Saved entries
<<<<

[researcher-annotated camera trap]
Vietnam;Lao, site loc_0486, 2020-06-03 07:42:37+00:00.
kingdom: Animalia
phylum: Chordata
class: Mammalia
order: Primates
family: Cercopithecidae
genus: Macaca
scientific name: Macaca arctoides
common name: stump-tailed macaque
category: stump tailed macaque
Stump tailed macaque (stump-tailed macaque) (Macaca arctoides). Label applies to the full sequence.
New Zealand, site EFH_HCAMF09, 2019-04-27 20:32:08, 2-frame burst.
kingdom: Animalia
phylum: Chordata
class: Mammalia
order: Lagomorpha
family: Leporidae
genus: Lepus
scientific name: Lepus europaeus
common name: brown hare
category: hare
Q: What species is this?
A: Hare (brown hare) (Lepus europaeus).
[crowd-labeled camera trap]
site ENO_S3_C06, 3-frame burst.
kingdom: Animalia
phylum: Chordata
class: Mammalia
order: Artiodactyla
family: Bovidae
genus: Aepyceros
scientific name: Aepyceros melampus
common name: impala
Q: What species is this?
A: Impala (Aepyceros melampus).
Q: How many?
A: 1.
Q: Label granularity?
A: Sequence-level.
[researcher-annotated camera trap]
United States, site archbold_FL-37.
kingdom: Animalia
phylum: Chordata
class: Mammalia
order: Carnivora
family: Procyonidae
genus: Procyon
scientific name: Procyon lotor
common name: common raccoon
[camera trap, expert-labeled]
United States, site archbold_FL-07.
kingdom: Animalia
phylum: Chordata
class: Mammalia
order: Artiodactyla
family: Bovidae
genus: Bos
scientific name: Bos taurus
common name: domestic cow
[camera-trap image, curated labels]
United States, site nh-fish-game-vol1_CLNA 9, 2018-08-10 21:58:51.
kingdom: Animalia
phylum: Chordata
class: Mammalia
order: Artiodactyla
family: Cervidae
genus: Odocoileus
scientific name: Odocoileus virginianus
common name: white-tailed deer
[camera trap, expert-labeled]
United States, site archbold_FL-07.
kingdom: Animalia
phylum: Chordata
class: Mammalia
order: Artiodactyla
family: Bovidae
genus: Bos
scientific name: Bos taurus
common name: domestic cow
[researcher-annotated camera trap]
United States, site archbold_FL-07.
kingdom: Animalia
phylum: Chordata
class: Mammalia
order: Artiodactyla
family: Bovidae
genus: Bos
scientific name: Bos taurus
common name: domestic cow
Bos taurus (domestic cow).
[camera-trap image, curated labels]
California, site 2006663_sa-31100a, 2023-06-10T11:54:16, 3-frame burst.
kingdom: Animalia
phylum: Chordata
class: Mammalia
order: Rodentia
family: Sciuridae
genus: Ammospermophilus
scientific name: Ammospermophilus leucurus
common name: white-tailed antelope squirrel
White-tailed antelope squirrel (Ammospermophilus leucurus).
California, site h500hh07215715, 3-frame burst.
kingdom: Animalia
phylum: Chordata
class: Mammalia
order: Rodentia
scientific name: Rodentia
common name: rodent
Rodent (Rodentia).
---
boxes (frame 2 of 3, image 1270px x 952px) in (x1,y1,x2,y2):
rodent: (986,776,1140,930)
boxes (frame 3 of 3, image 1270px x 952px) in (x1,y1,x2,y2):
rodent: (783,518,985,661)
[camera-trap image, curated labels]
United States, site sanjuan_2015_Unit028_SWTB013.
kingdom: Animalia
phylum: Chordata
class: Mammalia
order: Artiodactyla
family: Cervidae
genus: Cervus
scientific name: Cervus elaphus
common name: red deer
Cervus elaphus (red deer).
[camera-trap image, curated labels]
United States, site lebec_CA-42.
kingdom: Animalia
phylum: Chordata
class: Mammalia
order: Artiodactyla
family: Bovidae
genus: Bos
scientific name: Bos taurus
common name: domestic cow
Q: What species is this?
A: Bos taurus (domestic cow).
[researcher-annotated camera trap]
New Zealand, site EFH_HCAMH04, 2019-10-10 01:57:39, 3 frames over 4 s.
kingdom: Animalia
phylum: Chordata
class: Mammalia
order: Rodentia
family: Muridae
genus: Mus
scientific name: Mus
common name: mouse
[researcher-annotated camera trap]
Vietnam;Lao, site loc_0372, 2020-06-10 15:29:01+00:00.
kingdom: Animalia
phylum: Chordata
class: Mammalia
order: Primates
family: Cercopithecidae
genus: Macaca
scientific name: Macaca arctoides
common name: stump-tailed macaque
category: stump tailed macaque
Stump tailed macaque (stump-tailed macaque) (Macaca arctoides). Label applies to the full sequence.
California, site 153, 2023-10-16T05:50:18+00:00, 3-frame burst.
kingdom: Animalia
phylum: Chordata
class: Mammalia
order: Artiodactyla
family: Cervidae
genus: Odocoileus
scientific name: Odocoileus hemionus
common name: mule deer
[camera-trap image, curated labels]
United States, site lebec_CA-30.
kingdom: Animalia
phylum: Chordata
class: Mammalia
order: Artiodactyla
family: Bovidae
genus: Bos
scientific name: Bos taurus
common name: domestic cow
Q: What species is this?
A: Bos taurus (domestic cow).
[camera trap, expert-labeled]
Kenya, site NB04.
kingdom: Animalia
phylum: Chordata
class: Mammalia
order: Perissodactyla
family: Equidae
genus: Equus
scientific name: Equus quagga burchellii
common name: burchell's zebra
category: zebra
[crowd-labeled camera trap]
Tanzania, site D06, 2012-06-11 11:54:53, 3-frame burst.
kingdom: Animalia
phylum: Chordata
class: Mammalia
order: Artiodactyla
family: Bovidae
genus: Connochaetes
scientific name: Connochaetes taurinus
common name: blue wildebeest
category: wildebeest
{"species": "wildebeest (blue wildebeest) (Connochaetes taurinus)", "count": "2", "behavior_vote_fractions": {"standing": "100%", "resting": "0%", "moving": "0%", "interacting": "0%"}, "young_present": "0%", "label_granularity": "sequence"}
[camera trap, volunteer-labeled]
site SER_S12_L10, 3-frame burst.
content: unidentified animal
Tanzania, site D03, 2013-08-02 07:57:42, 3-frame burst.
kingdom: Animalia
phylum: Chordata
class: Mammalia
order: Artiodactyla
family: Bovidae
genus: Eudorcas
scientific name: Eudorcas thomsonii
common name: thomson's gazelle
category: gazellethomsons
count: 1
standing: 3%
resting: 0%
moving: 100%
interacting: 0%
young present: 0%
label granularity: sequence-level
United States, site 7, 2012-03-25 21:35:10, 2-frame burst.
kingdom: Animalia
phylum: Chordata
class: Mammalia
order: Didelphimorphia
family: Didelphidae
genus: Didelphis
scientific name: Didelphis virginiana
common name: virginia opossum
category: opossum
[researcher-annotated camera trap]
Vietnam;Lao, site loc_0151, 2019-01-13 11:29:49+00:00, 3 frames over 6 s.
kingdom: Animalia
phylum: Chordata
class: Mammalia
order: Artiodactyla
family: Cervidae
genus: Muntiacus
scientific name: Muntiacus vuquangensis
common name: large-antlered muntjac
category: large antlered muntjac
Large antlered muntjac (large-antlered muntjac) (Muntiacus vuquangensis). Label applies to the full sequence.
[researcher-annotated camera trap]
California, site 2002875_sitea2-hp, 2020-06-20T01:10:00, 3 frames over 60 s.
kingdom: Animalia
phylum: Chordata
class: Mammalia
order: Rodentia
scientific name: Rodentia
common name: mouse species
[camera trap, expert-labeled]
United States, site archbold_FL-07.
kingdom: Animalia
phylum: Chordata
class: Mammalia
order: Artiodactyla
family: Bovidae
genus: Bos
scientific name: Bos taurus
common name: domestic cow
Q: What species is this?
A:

>>>>

→ **THE PROBLEM**
Write the entries again, exactly as they stand.

→ **EXERCISE RESULT**
[researcher-annotated camera trap]
Vietnam;Lao, site loc_0486, 2020-06-03 07:42:37+00:00.
kingdom: Animalia
phylum: Chordata
class: Mammalia
order: Primates
family: Cercopithecidae
genus: Macaca
scientific name: Macaca arctoides
common name: stump-tailed macaque
category: stump tailed macaque
Stump tailed macaque (stump-tailed macaque) (Macaca arctoides). Label applies to the full sequence.
New Zealand, site EFH_HCAMF09, 2019-04-27 20:32:08, 2-frame burst.
kingdom: Animalia
phylum: Chordata
class: Mammalia
order: Lagomorpha
family: Leporidae
genus: Lepus
scientific name: Lepus europaeus
common name: brown hare
category: hare
Q: What species is this?
A: Hare (brown hare) (Lepus europaeus).
[crowd-labeled camera trap]
site ENO_S3_C06, 3-frame burst.
kingdom: Animalia
phylum: Chordata
class: Mammalia
order: Artiodactyla
family: Bovidae
genus: Aepyceros
scientific name: Aepyceros melampus
common name: impala
Q: What species is this?
A: Impala (Aepyceros melampus).
Q: How many?
A: 1.
Q: Label granularity?
A: Sequence-level.
[researcher-annotated camera trap]
United States, site archbold_FL-37.
kingdom: Animalia
phylum: Chordata
class: Mammalia
order: Carnivora
family: Procyonidae
genus: Procyon
scientific name: Procyon lotor
common name: common raccoon
[camera trap, expert-labeled]
United States, site archbold_FL-07.
kingdom: Animalia
phylum: Chordata
class: Mammalia
order: Artiodactyla
family: Bovidae
genus: Bos
scientific name: Bos taurus
common name: domestic cow
[camera-trap image, curated labels]
United States, site nh-fish-game-vol1_CLNA 9, 2018-08-10 21:58:51.
kingdom: Animalia
phylum: Chordata
class: Mammalia
order: Artiodactyla
family: Cervidae
genus: Odocoileus
scientific name: Odocoileus virginianus
common name: white-tailed deer
[camera trap, expert-labeled]
United States, site archbold_FL-07.
kingdom: Animalia
phylum: Chordata
class: Mammalia
order: Artiodactyla
family: Bovidae
genus: Bos
scientific name: Bos taurus
common name: domestic cow
[researcher-annotated camera trap]
United States, site archbold_FL-07.
kingdom: Animalia
phylum: Chordata
class: Mammalia
order: Artiodactyla
family: Bovidae
genus: Bos
scientific name: Bos taurus
common name: domestic cow
Bos taurus (domestic cow).
[camera-trap image, curated labels]
California, site 2006663_sa-31100a, 2023-06-10T11:54:16, 3-frame burst.
kingdom: Animalia
phylum: Chordata
class: Mammalia
order: Rodentia
family: Sciuridae
genus: Ammospermophilus
scientific name: Ammospermophilus leucurus
common name: white-tailed antelope squirrel
White-tailed antelope squirrel (Ammospermophilus leucurus).
California, site h500hh07215715, 3-frame burst.
kingdom: Animalia
phylum: Chordata
class: Mammalia
order: Rodentia
scientific name: Rodentia
common name: rodent
Rodent (Rodentia).
---
boxes (frame 2 of 3, image 1270px x 952px) in (x1,y1,x2,y2):
rodent: (986,776,1140,930)
boxes (frame 3 of 3, image 1270px x 952px) in (x1,y1,x2,y2):
rodent: (783,518,985,661)
[camera-trap image, curated labels]
United States, site sanjuan_2015_Unit028_SWTB013.
kingdom: Animalia
phylum: Chordata
class: Mammalia
order: Artiodactyla
family: Cervidae
genus: Cervus
scientific name: Cervus elaphus
common name: red deer
Cervus elaphus (red deer).
[camera-trap image, curated labels]
United States, site lebec_CA-42.
kingdom: Animalia
phylum: Chordata
class: Mammalia
order: Artiodactyla
family: Bovidae
genus: Bos
scientific name: Bos taurus
common name: domestic cow
Q: What species is this?
A: Bos taurus (domestic cow).
[researcher-annotated camera trap]
New Zealand, site EFH_HCAMH04, 2019-10-10 01:57:39, 3 frames over 4 s.
kingdom: Animalia
phylum: Chordata
class: Mammalia
order: Rodentia
family: Muridae
genus: Mus
scientific name: Mus
common name: mouse
[researcher-annotated camera trap]
Vietnam;Lao, site loc_0372, 2020-06-10 15:29:01+00:00.
kingdom: Animalia
phylum: Chordata
class: Mammalia
order: Primates
family: Cercopithecidae
genus: Macaca
scientific name: Macaca arctoides
common name: stump-tailed macaque
category: stump tailed macaque
Stump tailed macaque (stump-tailed macaque) (Macaca arctoides). Label applies to the full sequence.
California, site 153, 2023-10-16T05:50:18+00:00, 3-frame burst.
kingdom: Animalia
phylum: Chordata
class: Mammalia
order: Artiodactyla
family: Cervidae
genus: Odocoileus
scientific name: Odocoileus hemionus
common name: mule deer
[camera-trap image, curated labels]
United States, site lebec_CA-30.
kingdom: Animalia
phylum: Chordata
class: Mammalia
order: Artiodactyla
family: Bovidae
genus: Bos
scientific name: Bos taurus
common name: domestic cow
Q: What species is this?
A: Bos taurus (domestic cow).
[camera trap, expert-labeled]
Kenya, site NB04.
kingdom: Animalia
phylum: Chordata
class: Mammalia
order: Perissodactyla
family: Equidae
genus: Equus
scientific name: Equus quagga burchellii
common name: burchell's zebra
category: zebra
[crowd-labeled camera trap]
Tanzania, site D06, 2012-06-11 11:54:53, 3-frame burst.
kingdom: Animalia
phylum: Chordata
class: Mammalia
order: Artiodactyla
family: Bovidae
genus: Connochaetes
scientific name: Connochaetes taurinus
common name: blue wildebeest
category: wildebeest
{"species": "wildebeest (blue wildebeest) (Connochaetes taurinus)", "count": "2", "behavior_vote_fractions": {"standing": "100%", "resting": "0%", "moving": "0%", "interacting": "0%"}, "young_present": "0%", "label_granularity": "sequence"}
[camera trap, volunteer-labeled]
site SER_S12_L10, 3-frame burst.
content: unidentified animal
Tanzania, site D03, 2013-08-02 07:57:42, 3-frame burst.
kingdom: Animalia
phylum: Chordata
class: Mammalia
order: Artiodactyla
family: Bovidae
genus: Eudorcas
scientific name: Eudorcas thomsonii
common name: thomson's gazelle
category: gazellethomsons
count: 1
standing: 3%
resting: 0%
moving: 100%
interacting: 0%
young present: 0%
label granularity: sequence-level
United States, site 7, 2012-03-25 21:35:10, 2-frame burst.
kingdom: Animalia
phylum: Chordata
class: Mammalia
order: Didelphimorphia
family: Didelphidae
genus: Didelphis
scientific name: Didelphis virginiana
common name: virginia opossum
category: opossum
[researcher-annotated camera trap]
Vietnam;Lao, site loc_0151, 2019-01-13 11:29:49+00:00, 3 frames over 6 s.
kingdom: Animalia
phylum: Chordata
class: Mammalia
order: Artiodactyla
family: Cervidae
genus: Muntiacus
scientific name: Muntiacus vuquangensis
common name: large-antlered muntjac
category: large antlered muntjac
Large antlered muntjac (large-antlered muntjac) (Muntiacus vuquangensis). Label applies to the full sequence.
[researcher-annotated camera trap]
California, site 2002875_sitea2-hp, 2020-06-20T01:10:00, 3 frames over 60 s.
kingdom: Animalia
phylum: Chordata
class: Mammalia
order: Rodentia
scientific name: Rodentia
common name: mouse species
[camera trap, expert-labeled]
United States, site archbold_FL-07.
kingdom: Animalia
phylum: Chordata
class: Mammalia
order: Artiodactyla
family: Bovidae
genus: Bos
scientific name: Bos taurus
common name: domestic cow
Q: What species is this?
A:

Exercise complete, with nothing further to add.